The act of transitioning from one place to another has been at the centre of what we do in videogames ever since starships traced lines across the screen in Steve Russell’s Spacewar! nearly 60 years ago. And yet, in much the same way as we don’t think very much about the physical act of walking, we don’t give much conscious attention to movement on the screen. Until, that is, it doesn’t feel right. We certainly noticed it in the late ’80s and early ’90s as western developers in particular tried and failed to come up with platform games whose heroes moved like Mario, turning out countless examples with about as much finesse as a bag of potatoes. It’s not just about the locomotion of things with arms and legs, either – we’ve seen it a great deal, too, in most open-world games that have tried to stand against the GTA series, each one fumbling the quite important bit involving vehicle handling, turning out something that always feels a bit like playing around with toy cars in comparison to Rockstar’s endlessly satisfying implementation. And there’s nothing much to be ashamed of here: doing this stuff really successfully is complicated and time-consuming. Which is why it’s such good news that Heart Machine has it right at the top of its list of priorities for this issue’s cover star, Solar Ash.

That’s also meant that the game has already been in production for four years, and its release is still a little way off. But if you played Heart Machine’s debut, the mesmerising, meticulously crafted Hyper Light Drifter, you wouldn’t expect the studio’s next release to be kicked out of the door at the earliest opportunity. We’ll have to be patient.

^^^^^^^^

* What is being asked *
Write out the part of the passage on movement in videogames from "That’s also meant" to "to be patient.".

* Dataset extract *
^^^^^^^^

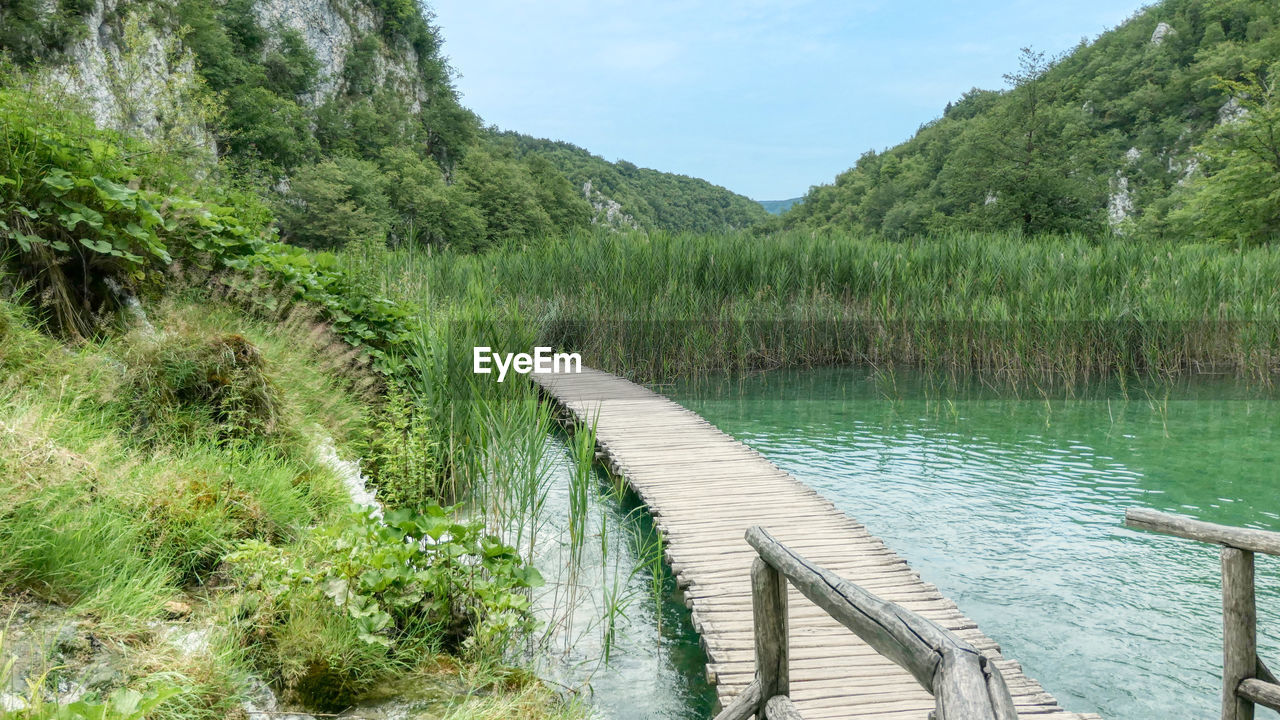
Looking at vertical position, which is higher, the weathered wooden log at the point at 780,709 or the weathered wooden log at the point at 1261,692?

^^^^^^^^

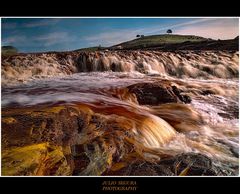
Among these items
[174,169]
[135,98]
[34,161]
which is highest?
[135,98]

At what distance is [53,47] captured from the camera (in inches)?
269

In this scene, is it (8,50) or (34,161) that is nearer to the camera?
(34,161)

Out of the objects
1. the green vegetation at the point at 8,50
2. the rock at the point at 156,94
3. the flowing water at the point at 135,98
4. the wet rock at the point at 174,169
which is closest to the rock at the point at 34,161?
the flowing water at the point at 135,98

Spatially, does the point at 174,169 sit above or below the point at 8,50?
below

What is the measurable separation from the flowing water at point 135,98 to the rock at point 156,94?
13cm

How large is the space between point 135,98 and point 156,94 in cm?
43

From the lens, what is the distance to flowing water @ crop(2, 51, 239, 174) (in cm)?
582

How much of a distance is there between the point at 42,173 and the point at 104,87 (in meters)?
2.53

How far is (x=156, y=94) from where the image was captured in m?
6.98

^^^^^^^^

* Your solution *
That’s also meant that the game has already been in production for four years, and its release is still a little way off. But if you played Heart Machine’s debut, the mesmerising, meticulously crafted Hyper Light Drifter, you wouldn’t expect the studio’s next release to be kicked out of the door at the earliest opportunity. We’ll have to be patient.